Probably not. Here are four reasons why.
In the immediate wake of Brexit, there was considerable confusion surrounding the details and ramifications of the UK leaving the European Union. That confusion is unlikely to dissipate any time soon. Regulatory uncertainty will be a reality until the ink has dried on a separation agreement.
Money laundering laws under Brexit are particularly flummoxing. The EU’s Fourth Anti-Money Laundering Directive came into force in June 2015. It requires European member states to update their respective money laundering laws and “transpose” the new requirements into local law by 26 June 2017.
This timetable for transposition, aligning UK and EU law, clashes head on with the timetable for Brexit.
The Fourth Money Laundering Directive includes some fundamental changes to the anti-money laundering procedures, including changes to CDD, a central register for beneficial owners and a focus on risk assessments.
The question on every risk manager’s mind is: should we prepare for these changes and modify internal procedures? Here are four reasons why the answer is yes.
1. Brexit won’t happen in time
The process of Brexit begins only after the British government invokes a provision of the
European Union’s governing treaty known as Article 50. Once Article 50 is invoked, the EU and Britain have two years to finalise the details of their divorce. Even if Article 50 is invoked tomorrow, Brexit will not officially happen until late 2018.

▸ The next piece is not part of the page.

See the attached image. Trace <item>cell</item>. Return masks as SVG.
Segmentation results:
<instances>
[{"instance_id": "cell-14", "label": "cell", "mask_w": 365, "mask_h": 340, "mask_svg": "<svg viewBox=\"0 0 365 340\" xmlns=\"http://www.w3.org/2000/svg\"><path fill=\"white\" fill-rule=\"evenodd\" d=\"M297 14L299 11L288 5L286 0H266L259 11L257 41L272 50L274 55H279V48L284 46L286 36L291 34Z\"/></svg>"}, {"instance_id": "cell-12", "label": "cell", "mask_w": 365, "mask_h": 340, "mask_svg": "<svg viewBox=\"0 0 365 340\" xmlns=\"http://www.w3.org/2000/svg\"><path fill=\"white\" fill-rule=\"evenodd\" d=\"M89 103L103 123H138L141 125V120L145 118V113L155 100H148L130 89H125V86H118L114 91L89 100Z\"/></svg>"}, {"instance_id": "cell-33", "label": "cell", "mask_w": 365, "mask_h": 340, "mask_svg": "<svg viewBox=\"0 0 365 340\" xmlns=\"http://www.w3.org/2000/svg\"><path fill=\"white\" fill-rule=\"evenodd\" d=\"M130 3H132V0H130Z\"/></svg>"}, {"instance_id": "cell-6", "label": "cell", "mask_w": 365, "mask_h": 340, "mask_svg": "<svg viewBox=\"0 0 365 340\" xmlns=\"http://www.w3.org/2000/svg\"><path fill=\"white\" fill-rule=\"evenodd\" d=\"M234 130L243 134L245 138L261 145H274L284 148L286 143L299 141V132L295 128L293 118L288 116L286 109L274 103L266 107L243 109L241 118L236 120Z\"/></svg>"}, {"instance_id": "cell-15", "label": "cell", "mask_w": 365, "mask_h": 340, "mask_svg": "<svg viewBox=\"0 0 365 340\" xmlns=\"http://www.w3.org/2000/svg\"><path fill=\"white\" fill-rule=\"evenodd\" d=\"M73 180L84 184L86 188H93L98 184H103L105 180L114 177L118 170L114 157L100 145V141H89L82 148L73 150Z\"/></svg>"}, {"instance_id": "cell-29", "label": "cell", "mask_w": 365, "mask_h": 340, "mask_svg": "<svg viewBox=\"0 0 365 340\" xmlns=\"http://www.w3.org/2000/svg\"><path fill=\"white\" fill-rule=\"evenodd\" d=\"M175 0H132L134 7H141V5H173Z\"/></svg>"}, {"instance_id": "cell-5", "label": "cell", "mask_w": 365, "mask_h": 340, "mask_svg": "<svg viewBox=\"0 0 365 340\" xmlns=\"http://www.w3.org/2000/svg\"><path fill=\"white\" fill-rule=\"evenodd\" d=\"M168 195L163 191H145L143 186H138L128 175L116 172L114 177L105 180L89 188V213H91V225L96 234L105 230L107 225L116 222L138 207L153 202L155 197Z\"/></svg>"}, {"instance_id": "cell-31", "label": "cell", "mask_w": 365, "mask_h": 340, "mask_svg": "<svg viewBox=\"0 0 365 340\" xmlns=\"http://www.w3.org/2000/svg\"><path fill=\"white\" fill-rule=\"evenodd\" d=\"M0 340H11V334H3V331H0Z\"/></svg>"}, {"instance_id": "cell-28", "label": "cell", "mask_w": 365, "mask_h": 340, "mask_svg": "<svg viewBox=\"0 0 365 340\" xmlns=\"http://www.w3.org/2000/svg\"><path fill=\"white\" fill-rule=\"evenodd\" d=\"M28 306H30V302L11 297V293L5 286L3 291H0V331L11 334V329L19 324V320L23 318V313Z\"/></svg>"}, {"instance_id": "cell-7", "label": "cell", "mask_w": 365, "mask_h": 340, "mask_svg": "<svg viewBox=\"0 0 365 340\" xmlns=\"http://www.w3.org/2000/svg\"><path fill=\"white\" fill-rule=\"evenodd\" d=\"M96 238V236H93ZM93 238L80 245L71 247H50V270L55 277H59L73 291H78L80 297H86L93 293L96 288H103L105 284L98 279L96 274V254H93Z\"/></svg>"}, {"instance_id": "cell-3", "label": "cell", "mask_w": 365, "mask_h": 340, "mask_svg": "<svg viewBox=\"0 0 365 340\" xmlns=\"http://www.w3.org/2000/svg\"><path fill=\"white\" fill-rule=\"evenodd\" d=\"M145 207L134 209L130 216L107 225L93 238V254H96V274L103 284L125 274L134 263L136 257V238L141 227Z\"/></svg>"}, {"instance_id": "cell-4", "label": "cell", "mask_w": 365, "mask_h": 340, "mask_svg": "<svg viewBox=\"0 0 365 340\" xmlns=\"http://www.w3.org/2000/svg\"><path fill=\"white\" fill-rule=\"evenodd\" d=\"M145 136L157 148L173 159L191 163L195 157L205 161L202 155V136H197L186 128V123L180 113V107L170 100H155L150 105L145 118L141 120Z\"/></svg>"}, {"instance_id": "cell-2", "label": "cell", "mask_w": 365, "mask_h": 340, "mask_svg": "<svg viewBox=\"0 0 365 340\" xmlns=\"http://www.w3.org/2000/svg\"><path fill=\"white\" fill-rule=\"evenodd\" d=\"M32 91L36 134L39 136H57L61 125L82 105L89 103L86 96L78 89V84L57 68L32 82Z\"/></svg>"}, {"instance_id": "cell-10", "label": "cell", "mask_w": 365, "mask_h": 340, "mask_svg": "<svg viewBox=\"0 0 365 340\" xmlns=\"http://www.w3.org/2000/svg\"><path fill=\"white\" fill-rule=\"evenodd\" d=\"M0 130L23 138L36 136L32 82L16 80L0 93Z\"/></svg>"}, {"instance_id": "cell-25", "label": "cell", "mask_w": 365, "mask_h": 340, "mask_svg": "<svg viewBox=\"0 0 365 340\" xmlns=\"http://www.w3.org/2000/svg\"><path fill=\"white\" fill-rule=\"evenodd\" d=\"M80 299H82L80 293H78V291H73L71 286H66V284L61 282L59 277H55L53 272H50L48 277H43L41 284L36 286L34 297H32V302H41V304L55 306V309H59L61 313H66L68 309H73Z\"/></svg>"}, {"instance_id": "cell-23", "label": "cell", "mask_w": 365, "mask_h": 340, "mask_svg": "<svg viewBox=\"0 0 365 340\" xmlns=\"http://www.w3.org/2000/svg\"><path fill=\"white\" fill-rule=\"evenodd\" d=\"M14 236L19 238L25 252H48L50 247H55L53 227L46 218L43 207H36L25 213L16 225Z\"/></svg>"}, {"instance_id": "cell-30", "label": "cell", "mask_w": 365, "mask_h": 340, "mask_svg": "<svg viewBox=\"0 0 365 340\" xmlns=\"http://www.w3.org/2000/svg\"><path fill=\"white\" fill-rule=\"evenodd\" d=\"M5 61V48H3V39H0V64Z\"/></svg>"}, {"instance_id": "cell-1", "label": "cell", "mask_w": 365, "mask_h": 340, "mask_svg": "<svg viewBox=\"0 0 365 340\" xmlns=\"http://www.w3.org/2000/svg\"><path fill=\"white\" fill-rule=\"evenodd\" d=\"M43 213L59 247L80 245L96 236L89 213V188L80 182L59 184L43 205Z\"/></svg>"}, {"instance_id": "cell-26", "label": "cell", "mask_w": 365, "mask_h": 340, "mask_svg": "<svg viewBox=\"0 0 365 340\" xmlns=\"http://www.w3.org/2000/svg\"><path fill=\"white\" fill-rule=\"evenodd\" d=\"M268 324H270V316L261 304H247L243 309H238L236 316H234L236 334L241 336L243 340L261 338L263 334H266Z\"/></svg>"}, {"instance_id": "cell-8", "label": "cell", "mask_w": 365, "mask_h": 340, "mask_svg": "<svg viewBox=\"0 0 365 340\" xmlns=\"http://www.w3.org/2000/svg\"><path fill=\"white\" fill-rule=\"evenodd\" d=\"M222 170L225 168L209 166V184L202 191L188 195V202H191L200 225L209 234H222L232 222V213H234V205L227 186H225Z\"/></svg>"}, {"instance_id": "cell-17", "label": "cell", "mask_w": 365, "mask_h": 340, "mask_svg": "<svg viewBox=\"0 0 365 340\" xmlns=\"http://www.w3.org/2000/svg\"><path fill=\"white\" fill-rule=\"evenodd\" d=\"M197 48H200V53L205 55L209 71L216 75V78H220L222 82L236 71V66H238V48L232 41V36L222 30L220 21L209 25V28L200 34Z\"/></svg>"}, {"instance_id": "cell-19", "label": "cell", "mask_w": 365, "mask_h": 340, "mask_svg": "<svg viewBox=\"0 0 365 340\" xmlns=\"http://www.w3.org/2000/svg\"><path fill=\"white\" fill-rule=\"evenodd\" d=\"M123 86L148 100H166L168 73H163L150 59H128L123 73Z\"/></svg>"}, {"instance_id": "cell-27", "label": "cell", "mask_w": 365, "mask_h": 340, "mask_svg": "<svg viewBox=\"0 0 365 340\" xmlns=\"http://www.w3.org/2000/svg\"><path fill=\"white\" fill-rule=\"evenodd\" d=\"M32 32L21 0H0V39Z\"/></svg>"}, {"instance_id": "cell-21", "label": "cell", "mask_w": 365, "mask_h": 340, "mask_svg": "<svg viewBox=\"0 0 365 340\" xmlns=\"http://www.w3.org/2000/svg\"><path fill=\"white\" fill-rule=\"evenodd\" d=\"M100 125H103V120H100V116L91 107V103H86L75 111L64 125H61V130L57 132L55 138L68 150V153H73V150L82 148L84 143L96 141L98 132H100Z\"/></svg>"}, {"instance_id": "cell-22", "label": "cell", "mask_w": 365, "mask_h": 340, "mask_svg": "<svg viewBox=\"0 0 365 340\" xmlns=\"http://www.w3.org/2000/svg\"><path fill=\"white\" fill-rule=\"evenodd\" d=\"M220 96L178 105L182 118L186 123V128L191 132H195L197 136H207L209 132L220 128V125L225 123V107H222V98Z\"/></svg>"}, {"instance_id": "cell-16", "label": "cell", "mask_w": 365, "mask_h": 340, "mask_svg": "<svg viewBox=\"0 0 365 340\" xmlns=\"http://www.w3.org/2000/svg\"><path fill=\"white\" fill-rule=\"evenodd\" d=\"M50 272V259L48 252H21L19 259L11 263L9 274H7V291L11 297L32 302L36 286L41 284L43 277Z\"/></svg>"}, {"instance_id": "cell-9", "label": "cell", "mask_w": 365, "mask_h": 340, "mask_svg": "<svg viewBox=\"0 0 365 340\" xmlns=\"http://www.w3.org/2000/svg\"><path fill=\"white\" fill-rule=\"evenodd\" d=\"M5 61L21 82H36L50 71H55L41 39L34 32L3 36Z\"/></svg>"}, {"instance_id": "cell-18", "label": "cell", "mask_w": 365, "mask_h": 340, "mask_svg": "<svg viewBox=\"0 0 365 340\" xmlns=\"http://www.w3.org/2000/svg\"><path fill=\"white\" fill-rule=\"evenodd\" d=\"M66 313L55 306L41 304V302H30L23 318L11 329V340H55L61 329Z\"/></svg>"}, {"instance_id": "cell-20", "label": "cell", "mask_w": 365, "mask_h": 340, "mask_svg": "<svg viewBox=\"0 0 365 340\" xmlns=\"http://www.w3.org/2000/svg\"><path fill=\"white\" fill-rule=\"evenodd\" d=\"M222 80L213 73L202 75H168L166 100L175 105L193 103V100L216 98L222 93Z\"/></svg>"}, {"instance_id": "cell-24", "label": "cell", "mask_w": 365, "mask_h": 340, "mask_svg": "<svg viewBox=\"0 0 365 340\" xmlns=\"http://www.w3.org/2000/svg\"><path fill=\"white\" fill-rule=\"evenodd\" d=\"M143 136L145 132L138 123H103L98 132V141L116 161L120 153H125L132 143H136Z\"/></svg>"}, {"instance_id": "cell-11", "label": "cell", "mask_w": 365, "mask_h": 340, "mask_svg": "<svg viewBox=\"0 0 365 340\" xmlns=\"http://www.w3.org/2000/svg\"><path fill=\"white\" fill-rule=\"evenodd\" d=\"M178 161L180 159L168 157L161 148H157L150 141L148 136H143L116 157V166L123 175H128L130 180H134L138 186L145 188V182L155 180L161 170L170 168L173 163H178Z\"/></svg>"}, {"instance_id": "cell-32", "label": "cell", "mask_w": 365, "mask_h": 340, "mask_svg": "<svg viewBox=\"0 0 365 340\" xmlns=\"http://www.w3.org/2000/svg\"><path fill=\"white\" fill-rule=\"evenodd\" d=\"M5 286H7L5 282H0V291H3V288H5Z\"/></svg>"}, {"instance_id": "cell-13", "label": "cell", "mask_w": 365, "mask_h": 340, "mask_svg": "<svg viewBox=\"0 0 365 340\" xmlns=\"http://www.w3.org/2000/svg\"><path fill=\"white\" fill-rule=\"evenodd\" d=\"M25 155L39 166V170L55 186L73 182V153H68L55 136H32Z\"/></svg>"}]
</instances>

During the period before Brexit, the UK remains a full member state, with all of the regulatory requirements of a European nation.
The deadline for modifying UK law to abide by the Fourth Directive is a full year before the best case scenario for Brexit. Officials from HM Treasury have indicated in the past that they are prepared for transposition. They plan to update two laws just before the deadline: the Money Laundering Regulations and the Proceeds of Crime Act.
Therefore the implementation of the Fourth Directive will be required for at least the year that the UK is part of the EU. For that period the laws must change and AML procedures at companies will follow the new law.
Once Brexit occurs, it is unlikely that legislators will have the patience to revert the law back to its previous form and appear weak on financial crime.
2. Fourth Directive stems from FATF (of which the UK is a member)
The Fourth Directive stems from the latest recommendations of the Financial Action Task Force(FATF), an inter-governmental body that develops and promotes policies to combat money laundering and terrorist financing. The UK are members of the FATF and therefore bound by its AML rules. So the UK would still need to abide by the FATF’s requirements regardless of Brexit.
3. FATF evaluators are coming in 2018
The FATF Mutual Evaluation of the UK is due to take place in 2018, which could coincide with the UK actually leaving the EU. Any perceived deviation in UK AML standards due to Brexit could have a negative impact on the FATF’s country report.
4. The UK are leaders in AML, not laggers
The UK has often been ahead of the European curve on AML legislation. In many cases it has ‘gold plated’ the EU legislation, for example it has adopted an ‘all crimes approach’ to AML regulation, so there is no minimum offence level below which offences need not be reported.
The UK already has its measures in place to increase transparency of beneficial ownership of companies. The London Anti-Corruption Summit in May 2016 showed Britain’s willingness to not only lead the way in setting up a public register of beneficial ownership, but also to encourage other countries to create their own registers. Now, any foreign company that wants to buy property in the UK or bid for government contracts will be required to publicly disclose their ultimate beneficial owner.